On 24.01.2013 22:35, Tom Lane wrote:
> Alexander Korotkov<aekorotkov@gmail.com> writes:
>> There is another cause of overhead when use randomization in gistchoose:
>> extra penalty calls. It could be significant when index fits to cache. In
>> order evade it I especially change behaviour of my patch from "look
>> sequentially and choose random" to "look in random order". I think we need
>> to include comparison of CPU time.
>
> Hmm ... actually, isn't that an argument in favor of Heikki's method?
> The way he's doing it, we can exit without making additional penalty
> calls once we've found a zero-penalty tuple and decided not to look
> further (which is something with a pretty high probability).
No, I think Alexander is right, although I believe the difference is
minimal in practice.
If we assume that the there are no zero-penalty tuples on the page, with
both approaches you have to call penalty on every tuple to know which is
best. If there are zero-penalty tuples, then there is a small
difference. With Alexander's method, you can stop looking as soon as you
find a zero-penalty tuple (the order you check the tuples is random).
With my method, you can stop looking as soon as you find a zero-penalty
tuple, *and* you decide to not look further. With the 1/2 probability to
stop looking further, you give up on average after 2 tuples.

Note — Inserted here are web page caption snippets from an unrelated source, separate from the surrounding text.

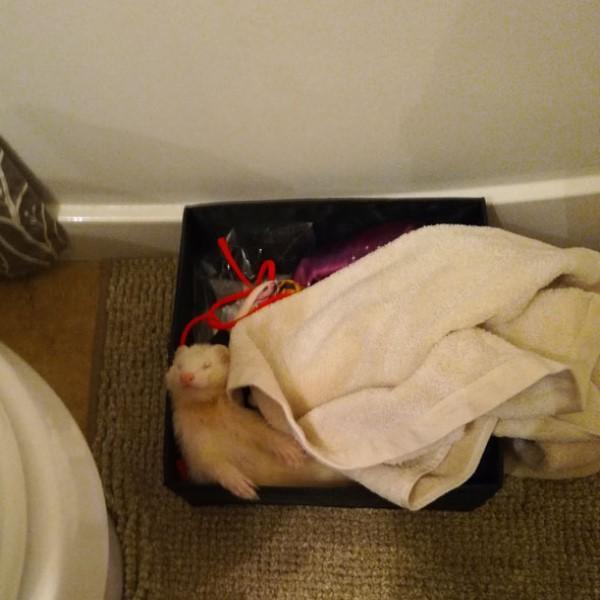 <br> 潔西卡為牠準備專用小床還蓋被被,看牠睡到翻肚想必過得很素西!(圖/imgur@bimbumbim)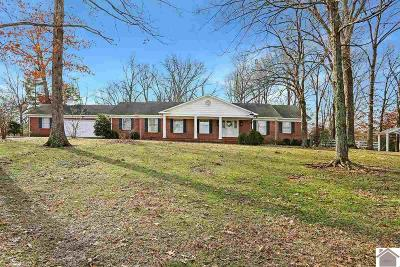 Murray Single Family Home Contract Recd - See Rmrks: 3157 W State Route 94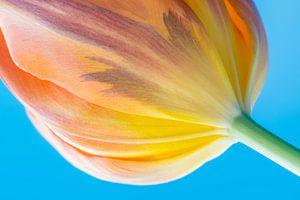 Bloemkelk van een tulp van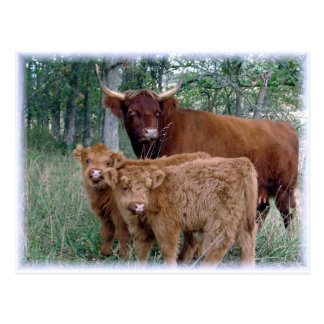 Cute and adorable fluffy fatty Highland calves Postcard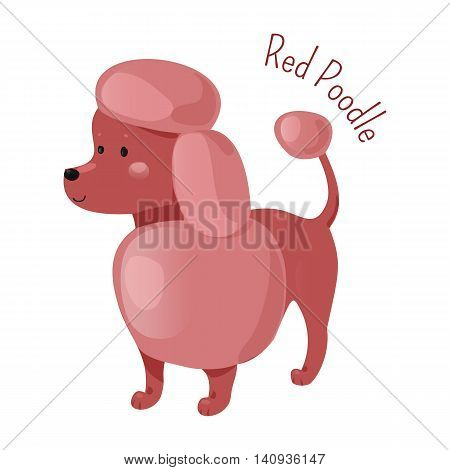 Red poodle isolated. Four sizes of breed standard, medium, miniature, toy. Active, intelligent and elegant dog, squarely built. Part of series of cartoon puppy species. Child fun pattern icon. Vector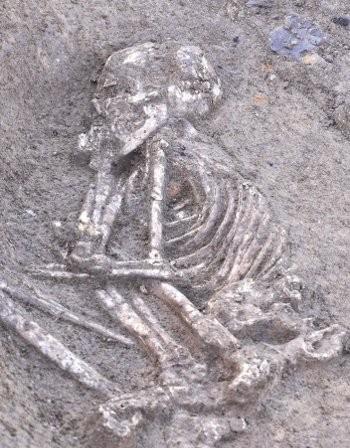 скелету 7500 лет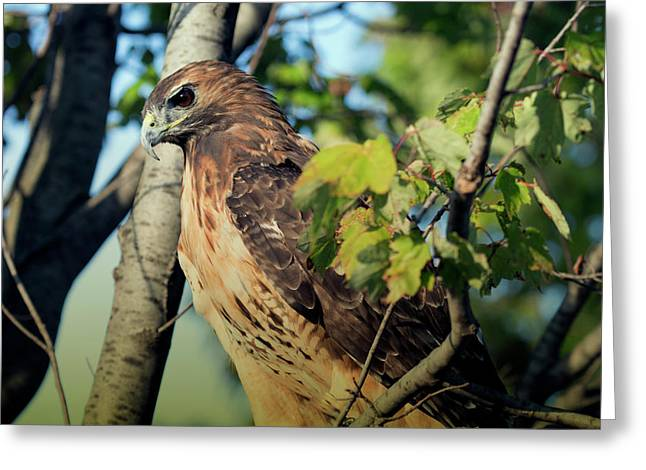 Greeting Card featuring the photograph Red-tailed Hawk Looking Down From Tree by Rick Veldman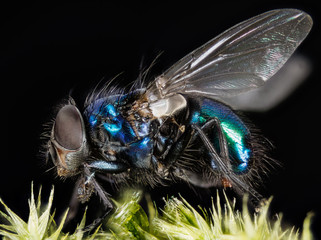 Focus Stacking - Common Blue Bottle Fly, Bluebottle Fly, Flies
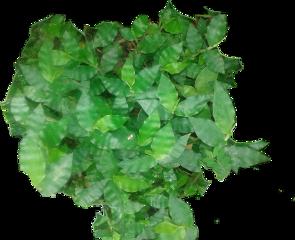 liriosbellos fromcostarica withpicsart purelife freetoedit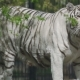 Gorgeous White Tigress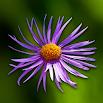 Wild flowers 2.9.2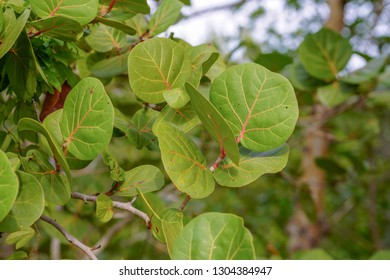 Tropical leaves of Florida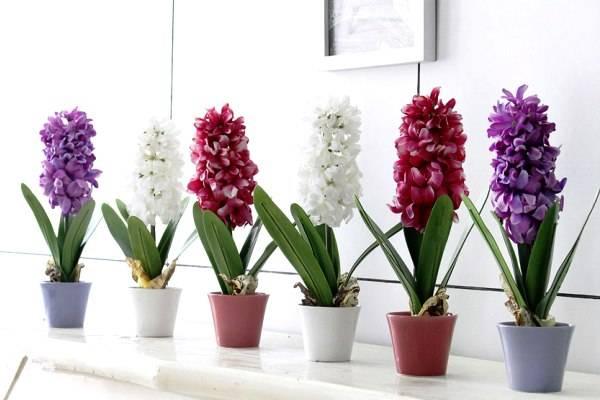 Гиацинт цветущий в горшке: как ухаживать после покупки и цветения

So if I'm doing my math right, my patch does on average between 1x - 2x
as many penalty calls as Alexander's, depending on how many zero-penalty
tuples there are. The 2x case is when the page is full of zero-penalty
tuples, in which case the difference isn't big in absolute terms; 2
penalty calls per page versus 1.
BTW, one thing that I wondered about this: How expensive is random()?
I'm assuming not very, but I don't really know. Alexander's patch called
random() for every tuple on the page, while I call it only once for each
equal-penalty tuple. If it's really cheap, I think my/Tom's patch could
be slightly simplified by always initializing keep_current_best with
random() at top of the function, and eliminating the -1 "haven't decided
yet" state. OTOH, if random() is expensive, I note that we only need one
bit of randomness, so we could avoid calling random() so often if we
utilized all the bits from each random() call.
- Heikki